Les gestionnaires de réseaux européens sont mobilisés pour gérer un événement inédit : une chute temporaire de la production photovoltaïque. Pas de crainte de ce point de vue, l’impact sur le réseau électrique trouve sa réponse dans les procédures classiques d’équilibrage.
La précédente éclipse solaire a traversé l’Europe en 1999, à une époque où la production photovoltaïque était encore marginale. Aujourd’hui par contre, le soleil permet de produire jusqu’à 10% de l’électricité européenne. Et par ailleurs, l’événement se produira un jour de semaine, à un moment de grande consommation électrique.
Ce vendredi 20 mars, en cas de ciel dégagé, le parc photovoltaïque européen (88.000 mégawatts de puissance, selon EPIA) sera soumis à une baisse progressive d’ensoleillement. Il pourrait connaître une baisse de puissance d’environ 35.000 mégawatts – soit l’équivalent de 40 réacteurs nucléaires – pour revenir par la suite progressivement sur le réseau, au fur et à mesure que l’ombre lunaire avancera sur notre continent.
Deux pays sont particulièrement concernés : l’Allemagne et l’Italie, qui comptent deux tiers de la puissance photovoltaïque européenne installée.
L’enjeu pour les gestionnaires de réseau électrique est de répondre à la vitesse de variation de la puissance électrique. Si le ciel est dégagé, l’Allemagne devrait connaître le plus grand taux de variation de puissance (-273 MW/min, +361 MW/min), suivie par l’Italie (-111 MW/min, +159 MW/min).
Chute attendue de la production photovoltaïque (GW) en Allemagne ce vendredi 20 mars, en cas de ciel dégagé. Source: Solar.org
Si une éclipse est rare, son impact sur l’équilibre du réseau n’est pas pour autant problématique. Les gestionnaires de réseaux ont déjà l’habitude de gérer des événements qui ont un impact bien plus important sur l’équilibre du réseau électrique, comme la finale d’une coupe du monde où des millions de téléspectateurs allument leur télévision au même moment !
ENTSO-E, la fédération européenne des gestionnaires de réseaux, a mené une analyse très poussée des impacts possibles de l’éclipse.
Les réponses possibles sont en fait classiques.
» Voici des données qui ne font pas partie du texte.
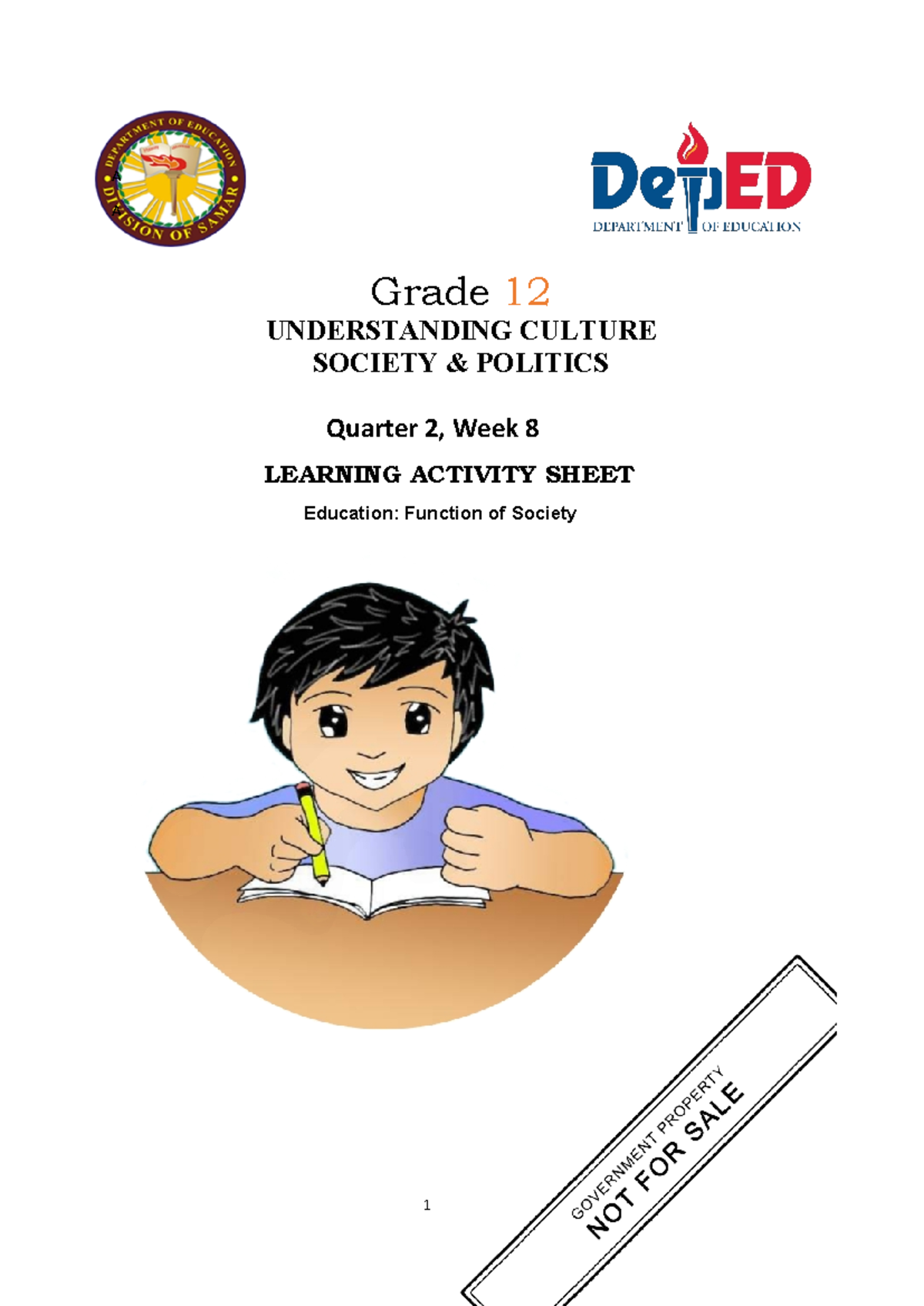 DEPARTMENT OF EDUCATION
DIVISION OF SAMAR

DepED
DEPARTMENT OF EDUCATION

Grade 12
UNDERSTANDING CULTURE SOCIETY & POLITICS

Quarter 2, Week 8

LEARNING ACTIVITY SHEET

Education: Function of Society

GOVERNMENT PROPERTY
NOT FOR SALE

1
Les gestionnaires de réseaux peuvent activer des unités de production électrique réactives avec le même taux de variation de puissance. Il s’agira par exemple d’augmenter la production de turbines hydrauliques et d’unités au gaz naturel (réaction dans les 10 secondes pour une production pouvant tenir 1/4h) ou des unités plus importantes (réaction dans le 1/4h et pouvant tenir 3h). Ils pourront également agir sur la diminution de consommation des industriels, via par exemple des agrégateurs qui assurent la coordination de ce délestage volontaire.
En Belgique, avec un parc photovoltaïque de 3.105 mégawatts, le réseau perdra au maximum 1.300 mégawatts solaires. Sans doute beaucoup moins, si les nuages se confirment dans notre ciel ce vendredi. Et en cas de besoin, Elia pourra par exemple activer la centrale hydroélectrique de Coo pour compenser cette baisse de production. Une situation comparable à la fermeture du réacteur nucléaire de Tihange en avril 2014.
Parc photovoltaïque européen. Source : EurobservER. Graphique : Observatoire des énergies renouvelables – www.apere.org
En Belgique, l’occultation solaire débutera à 9h27, atteindra son maximum (80%) à 10h34 et s’achèvera à 11h45. Seules des lunettes spéciales protègeront vos yeux, parfois disponibles en pharmacie ou chez les opticiens ou offertes par certains périodiques spécialisés (Siences & Vie, …).
Tableau : ENTSO-E. Les horaires de l’éclipse solaire sont indiqués sur base du Temps universel coordonné (UTC en anglais). Pour l’heure belge, ajouter 1 heure.